*EXERCISE REQUIREMENTS*
Repeat the data below exactly, dropping any pictures it holds.

Scene-based reasoning records:

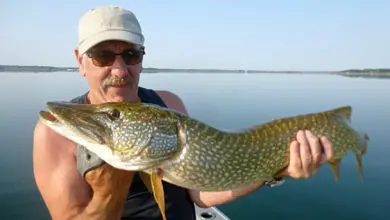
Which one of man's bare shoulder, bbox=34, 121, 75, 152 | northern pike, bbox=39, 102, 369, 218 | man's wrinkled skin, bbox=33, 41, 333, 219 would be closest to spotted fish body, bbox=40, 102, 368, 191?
northern pike, bbox=39, 102, 369, 218

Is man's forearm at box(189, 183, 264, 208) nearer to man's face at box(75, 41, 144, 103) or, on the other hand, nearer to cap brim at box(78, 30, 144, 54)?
man's face at box(75, 41, 144, 103)

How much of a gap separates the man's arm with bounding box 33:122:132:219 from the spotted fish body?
271mm

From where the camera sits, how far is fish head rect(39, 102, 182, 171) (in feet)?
5.81

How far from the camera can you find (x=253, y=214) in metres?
6.06

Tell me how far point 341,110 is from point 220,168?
105 centimetres

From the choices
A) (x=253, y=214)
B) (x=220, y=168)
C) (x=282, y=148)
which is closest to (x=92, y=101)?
(x=220, y=168)

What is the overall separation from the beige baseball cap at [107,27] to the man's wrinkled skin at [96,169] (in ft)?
0.27

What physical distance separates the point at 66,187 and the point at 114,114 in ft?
2.07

*PROBLEM SOLUTION*
Which one of man's bare shoulder, bbox=34, 121, 75, 152 | northern pike, bbox=39, 102, 369, 218 | man's wrinkled skin, bbox=33, 41, 333, 219 would be closest to spotted fish body, bbox=40, 102, 368, 191?
northern pike, bbox=39, 102, 369, 218

Is man's forearm at box(189, 183, 264, 208) nearer to man's face at box(75, 41, 144, 103) or, on the other hand, nearer to cap brim at box(78, 30, 144, 54)?
man's face at box(75, 41, 144, 103)

How much of a gap separates the man's arm with bounding box 33:122:132:219 from the spotted fish body?
271mm

From where the camera sits, how far is fish head rect(39, 102, 182, 171) (in feet)?
5.81

How far from the camera can you find (x=253, y=214) in metres?
6.06

Tell me how far point 341,110 is from point 220,168?
105 centimetres

From the choices
A) (x=253, y=214)
B) (x=220, y=168)
C) (x=282, y=148)
which is closest to (x=92, y=101)?
(x=220, y=168)

What is the overall separation from the beige baseball cap at [107,27] to the man's wrinkled skin at [96,169] (in ft)?
0.27

What physical distance separates the point at 66,187 and the point at 114,114 in ft?
2.07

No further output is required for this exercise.